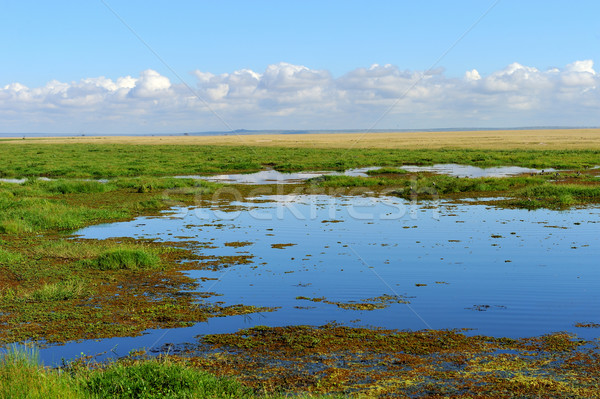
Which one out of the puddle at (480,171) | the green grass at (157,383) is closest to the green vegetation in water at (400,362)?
the green grass at (157,383)

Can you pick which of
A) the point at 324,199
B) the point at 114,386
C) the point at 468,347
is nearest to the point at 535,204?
the point at 324,199

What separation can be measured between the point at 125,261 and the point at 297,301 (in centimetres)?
508

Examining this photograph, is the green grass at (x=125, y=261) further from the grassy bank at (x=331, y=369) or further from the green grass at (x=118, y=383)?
the green grass at (x=118, y=383)

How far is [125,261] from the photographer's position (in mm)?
13852

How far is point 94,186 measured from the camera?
31.5m

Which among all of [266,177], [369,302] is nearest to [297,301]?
[369,302]

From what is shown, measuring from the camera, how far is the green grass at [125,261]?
13.8 metres

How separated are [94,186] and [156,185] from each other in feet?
11.4

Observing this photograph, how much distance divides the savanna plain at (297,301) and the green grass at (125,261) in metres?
0.05

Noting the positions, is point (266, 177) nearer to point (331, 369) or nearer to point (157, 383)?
point (331, 369)

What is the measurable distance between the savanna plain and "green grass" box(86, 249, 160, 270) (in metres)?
0.05

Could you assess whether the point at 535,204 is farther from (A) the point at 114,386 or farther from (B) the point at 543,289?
(A) the point at 114,386

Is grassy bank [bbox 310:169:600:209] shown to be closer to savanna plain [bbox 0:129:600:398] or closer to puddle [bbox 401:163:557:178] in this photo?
savanna plain [bbox 0:129:600:398]

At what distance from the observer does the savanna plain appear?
7262 millimetres
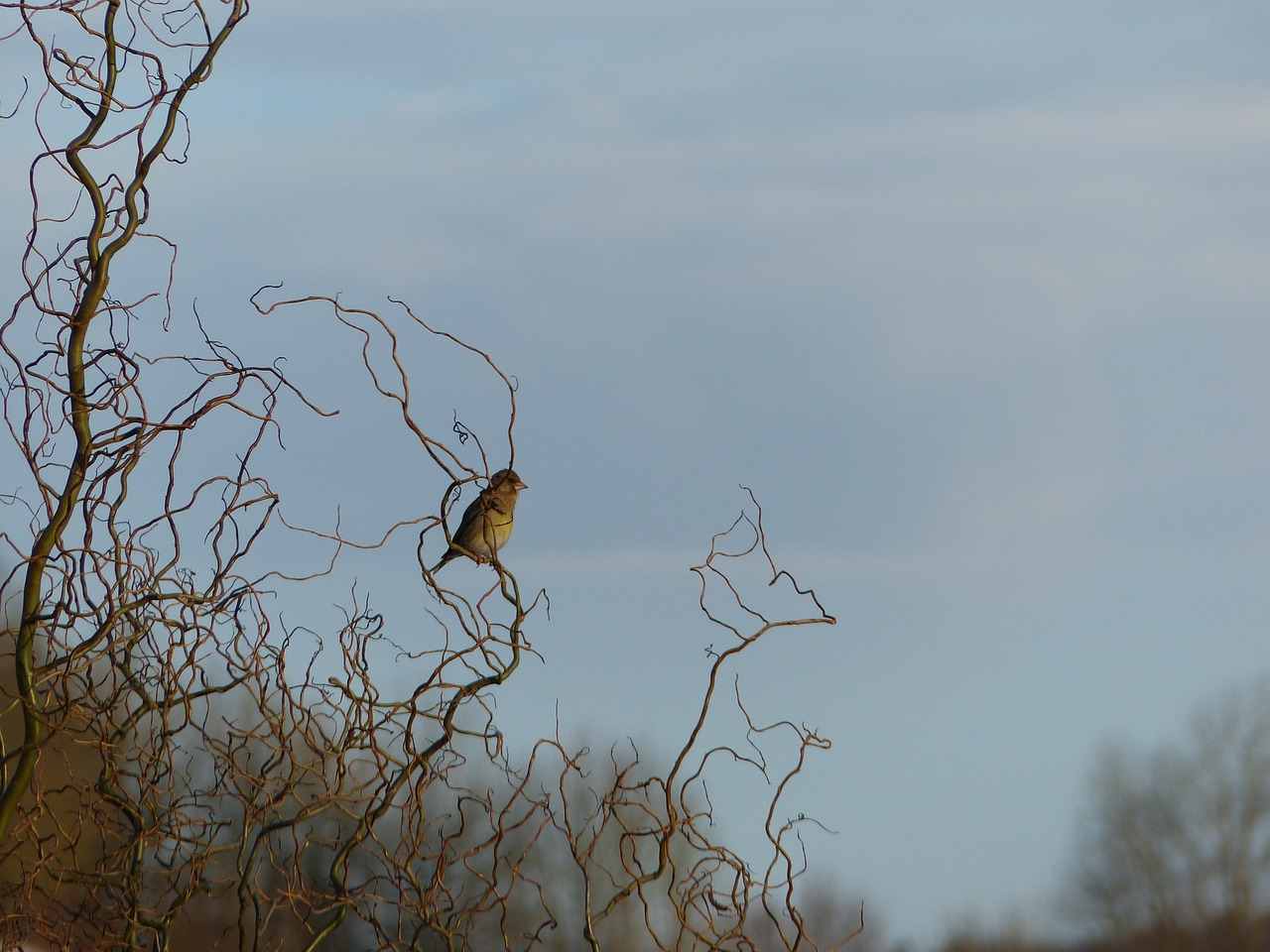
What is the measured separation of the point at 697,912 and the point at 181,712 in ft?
4.15

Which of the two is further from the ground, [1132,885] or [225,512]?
[1132,885]

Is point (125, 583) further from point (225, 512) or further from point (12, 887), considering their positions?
point (12, 887)

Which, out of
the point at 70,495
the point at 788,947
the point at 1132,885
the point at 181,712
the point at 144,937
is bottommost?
the point at 144,937

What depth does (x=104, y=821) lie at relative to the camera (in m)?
3.25

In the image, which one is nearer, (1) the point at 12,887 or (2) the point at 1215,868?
(1) the point at 12,887

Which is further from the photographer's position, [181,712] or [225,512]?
[181,712]

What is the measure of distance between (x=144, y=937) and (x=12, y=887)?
325 millimetres

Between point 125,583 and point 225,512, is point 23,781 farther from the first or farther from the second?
point 225,512

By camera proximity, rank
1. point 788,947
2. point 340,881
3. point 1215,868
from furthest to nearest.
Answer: point 1215,868 → point 340,881 → point 788,947

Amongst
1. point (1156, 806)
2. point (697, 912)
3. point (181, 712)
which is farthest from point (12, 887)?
point (1156, 806)

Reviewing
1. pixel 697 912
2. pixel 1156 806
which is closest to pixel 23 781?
pixel 697 912

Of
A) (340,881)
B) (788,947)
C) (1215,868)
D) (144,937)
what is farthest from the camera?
(1215,868)

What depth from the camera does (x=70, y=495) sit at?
9.20 ft

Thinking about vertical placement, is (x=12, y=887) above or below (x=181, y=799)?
below
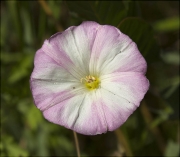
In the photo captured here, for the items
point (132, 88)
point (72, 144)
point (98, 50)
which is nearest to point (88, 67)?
point (98, 50)

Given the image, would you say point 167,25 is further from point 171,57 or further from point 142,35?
point 142,35

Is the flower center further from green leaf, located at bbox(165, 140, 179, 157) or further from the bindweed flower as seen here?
green leaf, located at bbox(165, 140, 179, 157)

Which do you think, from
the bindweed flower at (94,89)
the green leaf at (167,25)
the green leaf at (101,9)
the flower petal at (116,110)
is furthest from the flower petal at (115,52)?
the green leaf at (167,25)

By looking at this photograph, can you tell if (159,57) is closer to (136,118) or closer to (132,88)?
(136,118)

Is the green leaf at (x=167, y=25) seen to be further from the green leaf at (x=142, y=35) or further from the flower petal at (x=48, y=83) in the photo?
the flower petal at (x=48, y=83)

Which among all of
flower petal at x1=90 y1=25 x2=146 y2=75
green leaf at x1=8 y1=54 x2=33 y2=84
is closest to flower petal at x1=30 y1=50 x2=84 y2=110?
flower petal at x1=90 y1=25 x2=146 y2=75

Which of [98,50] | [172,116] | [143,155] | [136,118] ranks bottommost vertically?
[143,155]

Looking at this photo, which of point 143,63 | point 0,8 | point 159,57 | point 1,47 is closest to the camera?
point 143,63
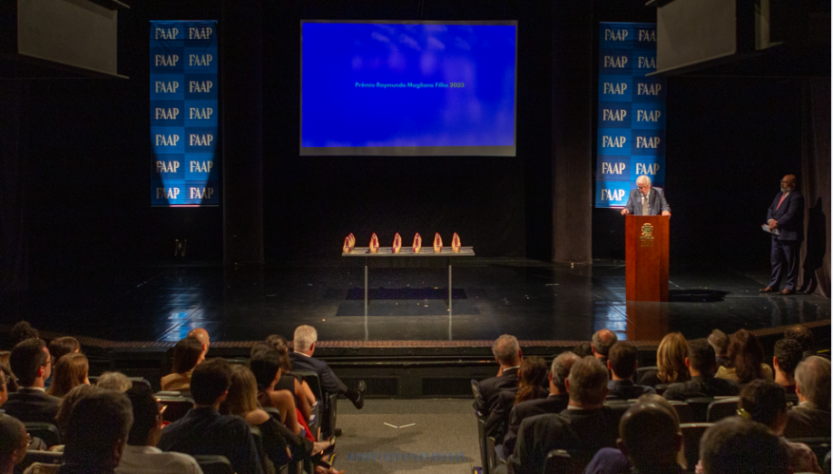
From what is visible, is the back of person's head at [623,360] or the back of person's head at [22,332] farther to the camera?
the back of person's head at [22,332]

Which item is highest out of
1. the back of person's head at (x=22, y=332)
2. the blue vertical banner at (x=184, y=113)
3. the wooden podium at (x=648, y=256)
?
the blue vertical banner at (x=184, y=113)

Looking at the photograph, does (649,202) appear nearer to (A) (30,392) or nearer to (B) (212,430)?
(B) (212,430)

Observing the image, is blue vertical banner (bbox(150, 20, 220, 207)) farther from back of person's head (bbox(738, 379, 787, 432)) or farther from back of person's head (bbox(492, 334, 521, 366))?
back of person's head (bbox(738, 379, 787, 432))

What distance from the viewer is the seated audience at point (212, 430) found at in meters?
2.58

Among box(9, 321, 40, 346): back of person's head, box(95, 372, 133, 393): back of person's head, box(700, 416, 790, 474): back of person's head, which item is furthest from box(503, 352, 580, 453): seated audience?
box(9, 321, 40, 346): back of person's head

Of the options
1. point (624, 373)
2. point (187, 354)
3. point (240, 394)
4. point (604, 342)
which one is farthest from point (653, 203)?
point (240, 394)

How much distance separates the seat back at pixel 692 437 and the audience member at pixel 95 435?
1.94 meters

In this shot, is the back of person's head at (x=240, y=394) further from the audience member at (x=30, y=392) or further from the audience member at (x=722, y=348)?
the audience member at (x=722, y=348)

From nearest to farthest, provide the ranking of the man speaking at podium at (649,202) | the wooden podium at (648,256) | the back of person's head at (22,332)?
1. the back of person's head at (22,332)
2. the wooden podium at (648,256)
3. the man speaking at podium at (649,202)

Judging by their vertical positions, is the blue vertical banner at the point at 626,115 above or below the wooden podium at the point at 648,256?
above

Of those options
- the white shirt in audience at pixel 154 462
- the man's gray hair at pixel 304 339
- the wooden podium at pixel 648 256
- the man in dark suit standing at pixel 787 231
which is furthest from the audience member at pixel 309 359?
the man in dark suit standing at pixel 787 231

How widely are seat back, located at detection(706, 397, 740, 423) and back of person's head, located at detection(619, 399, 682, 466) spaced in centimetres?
92

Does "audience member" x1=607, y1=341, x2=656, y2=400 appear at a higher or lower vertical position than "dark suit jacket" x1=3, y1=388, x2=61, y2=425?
higher

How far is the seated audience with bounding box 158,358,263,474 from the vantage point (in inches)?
101
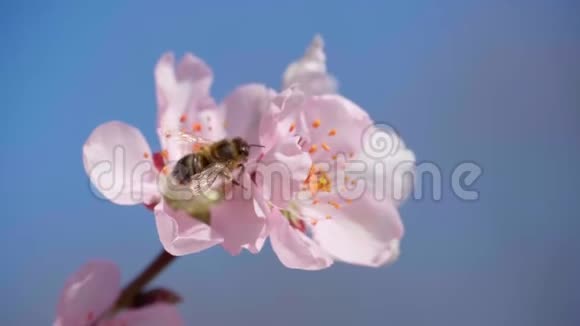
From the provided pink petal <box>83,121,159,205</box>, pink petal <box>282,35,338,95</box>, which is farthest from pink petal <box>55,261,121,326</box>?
A: pink petal <box>282,35,338,95</box>

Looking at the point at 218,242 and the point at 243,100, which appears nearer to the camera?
the point at 218,242

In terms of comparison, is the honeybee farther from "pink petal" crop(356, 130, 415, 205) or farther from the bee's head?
"pink petal" crop(356, 130, 415, 205)

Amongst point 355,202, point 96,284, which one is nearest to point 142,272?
point 96,284

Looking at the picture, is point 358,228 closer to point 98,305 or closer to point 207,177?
point 207,177

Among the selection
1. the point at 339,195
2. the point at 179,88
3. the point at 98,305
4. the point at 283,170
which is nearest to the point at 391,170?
the point at 339,195

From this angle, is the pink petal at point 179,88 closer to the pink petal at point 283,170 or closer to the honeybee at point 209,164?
the honeybee at point 209,164

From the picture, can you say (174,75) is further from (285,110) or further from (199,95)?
(285,110)

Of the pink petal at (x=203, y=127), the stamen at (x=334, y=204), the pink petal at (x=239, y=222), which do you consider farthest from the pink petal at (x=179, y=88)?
the stamen at (x=334, y=204)
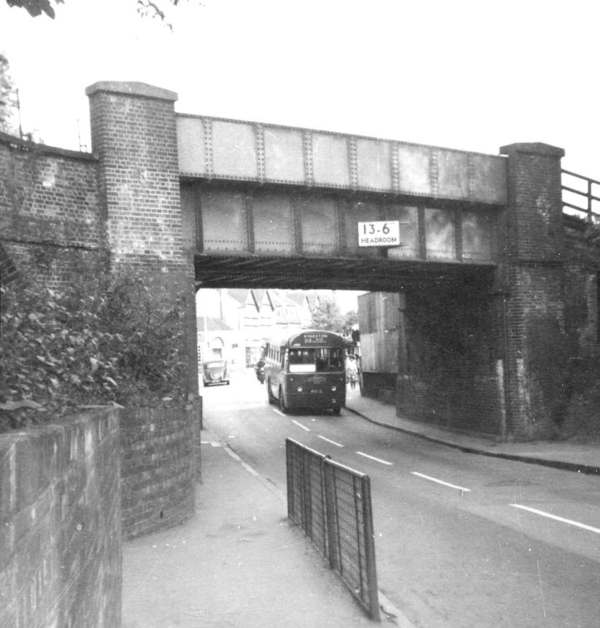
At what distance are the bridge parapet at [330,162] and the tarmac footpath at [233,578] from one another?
27.3 ft

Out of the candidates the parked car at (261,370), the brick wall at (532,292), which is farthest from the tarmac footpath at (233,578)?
the parked car at (261,370)

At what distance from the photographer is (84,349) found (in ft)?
24.1

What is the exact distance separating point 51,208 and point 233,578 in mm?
9086

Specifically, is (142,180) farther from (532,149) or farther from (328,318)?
(328,318)

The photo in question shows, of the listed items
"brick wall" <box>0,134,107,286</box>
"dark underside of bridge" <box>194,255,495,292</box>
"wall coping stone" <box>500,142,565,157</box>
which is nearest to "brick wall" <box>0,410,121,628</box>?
"brick wall" <box>0,134,107,286</box>

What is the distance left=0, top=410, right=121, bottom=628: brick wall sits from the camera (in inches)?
94.2

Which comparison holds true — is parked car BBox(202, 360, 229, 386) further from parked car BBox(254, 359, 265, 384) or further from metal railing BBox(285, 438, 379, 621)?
metal railing BBox(285, 438, 379, 621)

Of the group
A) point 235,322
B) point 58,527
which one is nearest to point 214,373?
point 235,322

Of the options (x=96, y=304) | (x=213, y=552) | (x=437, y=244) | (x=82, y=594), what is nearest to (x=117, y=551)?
(x=82, y=594)

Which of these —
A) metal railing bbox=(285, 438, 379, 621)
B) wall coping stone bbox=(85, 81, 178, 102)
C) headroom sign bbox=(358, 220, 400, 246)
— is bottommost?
metal railing bbox=(285, 438, 379, 621)

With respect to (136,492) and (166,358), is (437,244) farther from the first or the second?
(136,492)

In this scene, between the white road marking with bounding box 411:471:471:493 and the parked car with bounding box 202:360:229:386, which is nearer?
the white road marking with bounding box 411:471:471:493

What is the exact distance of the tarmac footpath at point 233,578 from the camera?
602cm

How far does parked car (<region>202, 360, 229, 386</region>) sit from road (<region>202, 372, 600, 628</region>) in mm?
38042
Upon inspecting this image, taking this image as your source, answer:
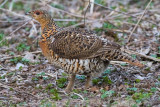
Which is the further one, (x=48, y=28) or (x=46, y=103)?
(x=48, y=28)

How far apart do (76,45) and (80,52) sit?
15cm

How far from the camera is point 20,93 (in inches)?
226

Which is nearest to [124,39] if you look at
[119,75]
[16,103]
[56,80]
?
[119,75]

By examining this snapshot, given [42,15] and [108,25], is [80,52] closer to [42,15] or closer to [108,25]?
[42,15]

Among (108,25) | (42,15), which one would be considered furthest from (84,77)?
(108,25)

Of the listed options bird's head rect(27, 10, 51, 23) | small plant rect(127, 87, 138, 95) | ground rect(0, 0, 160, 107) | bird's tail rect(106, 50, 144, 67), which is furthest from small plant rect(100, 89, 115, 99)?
bird's head rect(27, 10, 51, 23)

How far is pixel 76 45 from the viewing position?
18.7 ft

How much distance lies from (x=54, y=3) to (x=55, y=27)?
5.85m

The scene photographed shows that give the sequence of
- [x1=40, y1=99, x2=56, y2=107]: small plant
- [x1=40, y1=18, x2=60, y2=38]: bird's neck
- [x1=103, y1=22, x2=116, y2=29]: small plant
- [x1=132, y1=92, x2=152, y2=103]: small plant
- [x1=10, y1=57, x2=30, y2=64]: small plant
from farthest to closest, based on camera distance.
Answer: [x1=103, y1=22, x2=116, y2=29]: small plant
[x1=10, y1=57, x2=30, y2=64]: small plant
[x1=40, y1=18, x2=60, y2=38]: bird's neck
[x1=132, y1=92, x2=152, y2=103]: small plant
[x1=40, y1=99, x2=56, y2=107]: small plant

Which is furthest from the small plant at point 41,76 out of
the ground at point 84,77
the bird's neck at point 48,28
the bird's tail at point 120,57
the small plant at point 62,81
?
the bird's tail at point 120,57

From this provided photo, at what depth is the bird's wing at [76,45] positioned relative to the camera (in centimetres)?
567

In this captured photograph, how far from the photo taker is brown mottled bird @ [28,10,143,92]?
5680 mm

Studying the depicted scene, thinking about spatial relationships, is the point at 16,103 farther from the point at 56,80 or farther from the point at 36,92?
the point at 56,80

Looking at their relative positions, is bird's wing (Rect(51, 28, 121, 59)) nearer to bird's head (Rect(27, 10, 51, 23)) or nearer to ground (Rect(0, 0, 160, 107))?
bird's head (Rect(27, 10, 51, 23))
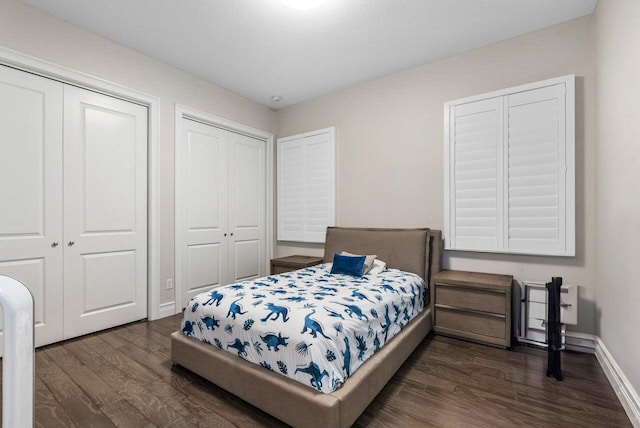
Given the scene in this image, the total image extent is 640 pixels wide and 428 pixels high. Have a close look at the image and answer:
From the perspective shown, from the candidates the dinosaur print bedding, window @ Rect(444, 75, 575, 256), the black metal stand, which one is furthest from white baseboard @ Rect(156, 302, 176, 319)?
the black metal stand

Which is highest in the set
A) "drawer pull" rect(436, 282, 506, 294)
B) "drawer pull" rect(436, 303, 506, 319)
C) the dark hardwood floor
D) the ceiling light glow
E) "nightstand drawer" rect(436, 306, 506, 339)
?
the ceiling light glow

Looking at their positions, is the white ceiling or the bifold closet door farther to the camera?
the bifold closet door

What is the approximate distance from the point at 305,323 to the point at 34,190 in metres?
2.54

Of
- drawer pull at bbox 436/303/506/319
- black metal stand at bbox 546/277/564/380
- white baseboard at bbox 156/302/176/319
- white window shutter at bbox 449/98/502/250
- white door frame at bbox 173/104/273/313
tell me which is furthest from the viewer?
white door frame at bbox 173/104/273/313

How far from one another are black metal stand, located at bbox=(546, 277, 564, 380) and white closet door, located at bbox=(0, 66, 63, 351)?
3.86 metres

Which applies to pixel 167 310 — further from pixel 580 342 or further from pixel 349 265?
pixel 580 342

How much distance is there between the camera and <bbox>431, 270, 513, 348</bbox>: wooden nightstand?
8.16 ft

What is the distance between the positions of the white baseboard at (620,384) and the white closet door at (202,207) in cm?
377

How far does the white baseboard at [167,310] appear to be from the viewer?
3312 mm

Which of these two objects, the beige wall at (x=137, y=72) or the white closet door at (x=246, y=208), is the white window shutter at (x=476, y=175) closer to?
the white closet door at (x=246, y=208)

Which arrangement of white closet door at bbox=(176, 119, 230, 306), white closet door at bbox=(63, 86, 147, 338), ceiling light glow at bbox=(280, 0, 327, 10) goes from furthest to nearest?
white closet door at bbox=(176, 119, 230, 306), white closet door at bbox=(63, 86, 147, 338), ceiling light glow at bbox=(280, 0, 327, 10)

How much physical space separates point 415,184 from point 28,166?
11.6 feet

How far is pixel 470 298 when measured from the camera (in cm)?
262

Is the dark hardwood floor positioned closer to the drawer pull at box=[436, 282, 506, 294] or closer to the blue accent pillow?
the drawer pull at box=[436, 282, 506, 294]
———
◆ **Job**: Please convert the rows, beginning at the line that contains "What is the distance between" and stopping after the last line of the rows, into a JSON list of strings with one string per line and blank lines left out.

◆ **Completed exercise**:
[
  "What is the distance between the positions of the white baseboard at (620,384) and the white closet door at (202,207) in cm?",
  "377",
  "How far does the white baseboard at [167,310] appear to be from the viewer?",
  "3312 mm",
  "Which of these two objects, the beige wall at (x=137, y=72) or the white closet door at (x=246, y=208), is the white window shutter at (x=476, y=175) closer to?",
  "the white closet door at (x=246, y=208)",
  "Which arrangement of white closet door at bbox=(176, 119, 230, 306), white closet door at bbox=(63, 86, 147, 338), ceiling light glow at bbox=(280, 0, 327, 10) goes from furthest to nearest?",
  "white closet door at bbox=(176, 119, 230, 306), white closet door at bbox=(63, 86, 147, 338), ceiling light glow at bbox=(280, 0, 327, 10)",
  "How much physical space separates point 415,184 from point 28,166?",
  "11.6 feet",
  "How far is pixel 470 298 when measured from the camera (in cm)?",
  "262",
  "Is the dark hardwood floor positioned closer to the drawer pull at box=[436, 282, 506, 294] or closer to the blue accent pillow?",
  "the drawer pull at box=[436, 282, 506, 294]"
]